At any rate...I notice I haven't posted here since, gulp, April 4. Any readers of this blog would think I had abandoned it. Frankly, I was starting to wonder myself. Maybe I need to re-think what I am writing and how and when. My posts were turning into sermons. It's tough enough to write one sermon a week, but one a day is way too much.

So, maybe this blog will take a turn and be more about life on the other side of the hill rather than pontifications from a preacher who sometimes takes this whole business of ministry way too seriously. And maybe the entries will be more frequent and a little bit shorter. Maybe.

Life on the other side of the hill: I notice that sometimes I will mis-read something and on a second reading discover that I was only a letter or two off the mark, but what a difference a letter or two makes. Yes, thank you, I do wear glasses, and yes, I have had my eyes checked recently. Chalk it up to reading without paying particularly close attention. Or being on the other side of the hill.

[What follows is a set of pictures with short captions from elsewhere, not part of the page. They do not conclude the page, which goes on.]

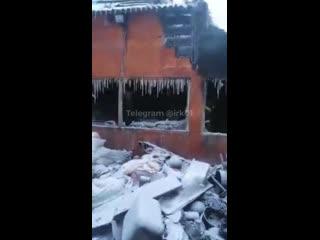 Собачий питомник сгорел в Иркутске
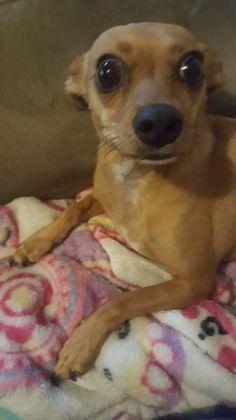 LOST DOG: 07/15/2017 - East Renton Highlands, Washington, WA, United States. Ref#: L34833 - #CritterAlert #LostPet #LostDog #MissingDog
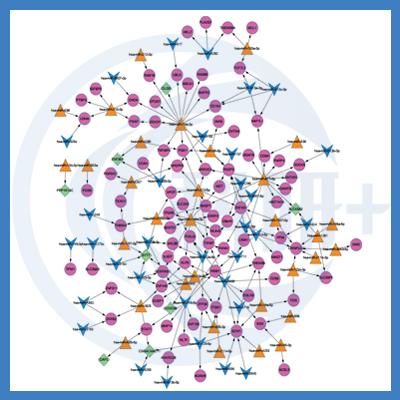 转录因子调控靶基因分析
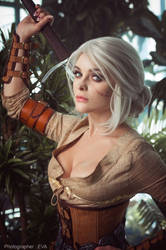 Cirilla (The Witcher 3) #13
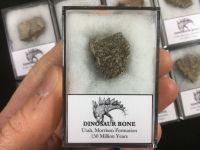 Dinosaur Bone (Jurassic, Utah)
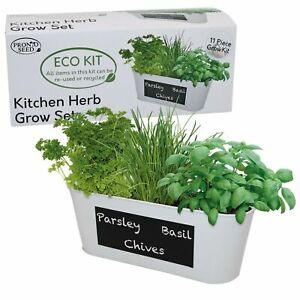 Kitchen Herbs Grow Your Own kit, Grow 3 Popular Herb With Chalk Board Planter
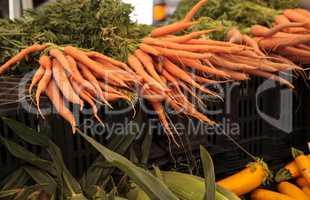 Orange carrots grown and harvested in Southern California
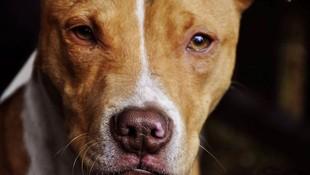 Reconocimientos médicos para tenencia de animales potencialmente peligrosos en Vecindario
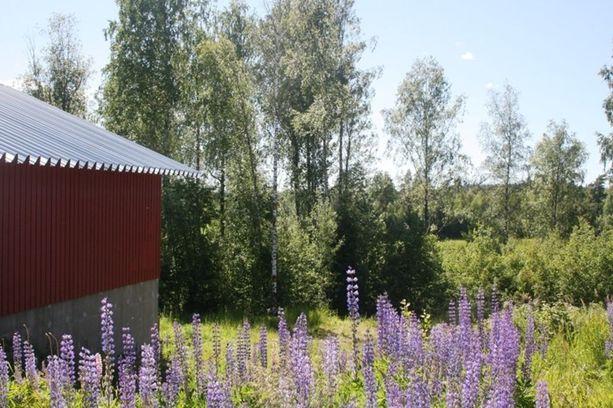 Kahdeksan hehtaarin maatila Karkkilassa oli seitsemänneksi katsotuin kohde. Tilalla sijaitsee muun muassa 221-neliöinen hevostalli. Kokonaisuuteen kuuluu sekä laidunta, metsää että pihapiiriä.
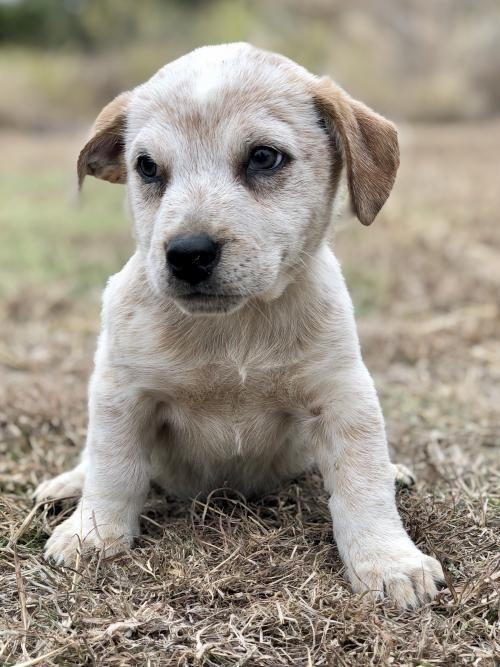 Adopt Shawn On Dog Adoption Australian Cattle Dog Blue Heeler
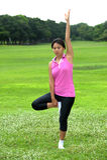 Женщины делая йогу в парке Стоковые Изображения RF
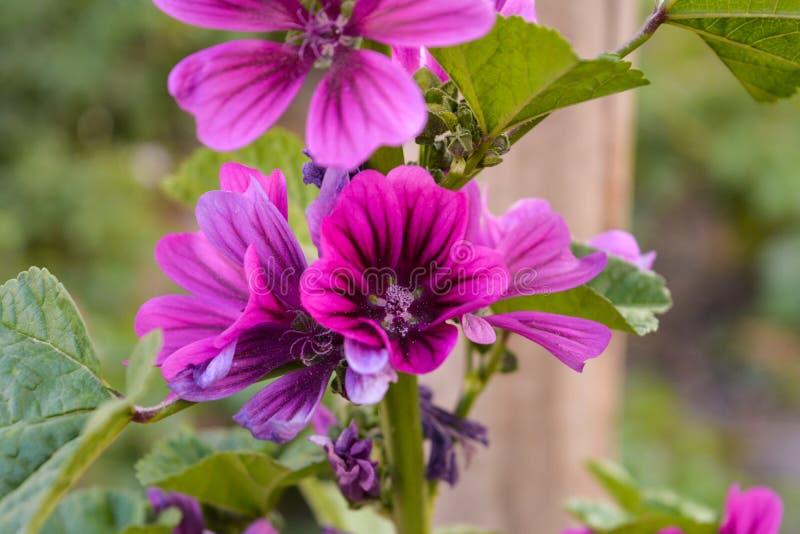Grupo das flores selvagens violetas imagem de stock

Anyway, yesterday as I was sitting at a traffic light, I noticed that the car in front of me had something written on the license plate holder. "Born broken," it said. Wow, what a powerful theological statement. In the Christian understanding of original sin, we are all born broken. We're not perfect coming out of the womb, only to screw up our lives as we grow up. At least not in my Calvinist upbringing. No, we are born broken and sinful and in need of the saving grace of Jesus Christ, because we are never going to be perfect in God's eyes, but through Christ we are forgiven.

Born broken. What a wonderful confession to put on the back of one's car. Truly this must be a humble person, someone who acknowledges God as the ultimate healer of our brokenness.

And then I looked again and realized that the B was really an H. "Horn broken," it said, and added below, "Watch for finger."

As Roseanne Rosanna-Danna would have said, "NEV-er mind."